*Extrait du document*:
#####
Sans avoir - et de loin - le caractère inspiré des pages rédigées sur ce sujet par le regretté Inspecteur général, G. Belbenoît, le texte qui suit, extrait du Rapport de la "consultation-réflexion" sur l'école (lancée en mars 1983 lors de la dynamique créée par l'arrivée de la Gauche au pouvoir, et abandonnée après le clash sur l'intégration des écoles privées dans un système unifié d'éducation - le nouveau Ministre ayant sifflé, comme il aimait à le dire, "la fin de la récréation") est une synthèse honnête autant que lucide et utile sur la démarche d'éveil (et sur l'apprentissage lexique, que je publie à la suite).
#####
*Section des données*:

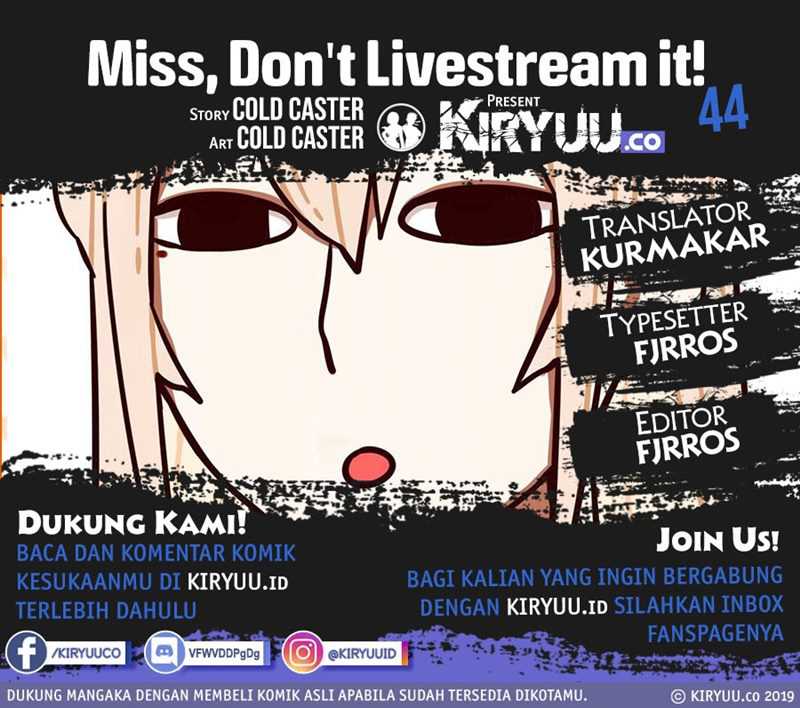 Baca Komik Miss, don’t livestream it! Chapter 44 Gambar 1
#####
Dites si chacune des affirmations suivantes concorde avec l'extrait du document. Répondez par oui ou non, puis citez les mots du texte qui tranchent.
(a) La consultation-réflexion sur l'école a été lancée en mars 1983.
(b) Le texte présenté a un caractère plus inspiré que les pages de G. Belbenoît sur ce sujet.
(c) La consultation a été abandonnée après un conflit sur l'intégration des écoles privées.
Les lignes n'interviennent en rien ici.

(a) Oui : « lancée en mars 1983 ».
(b) Non : « Sans avoir - et de loin - le caractère inspiré des pages rédigées sur ce sujet par le regretté Inspecteur général, G. Belbenoît ».
(c) Oui : « abandonnée après le clash sur l'intégration des écoles privées dans un système unifié d'éducation ».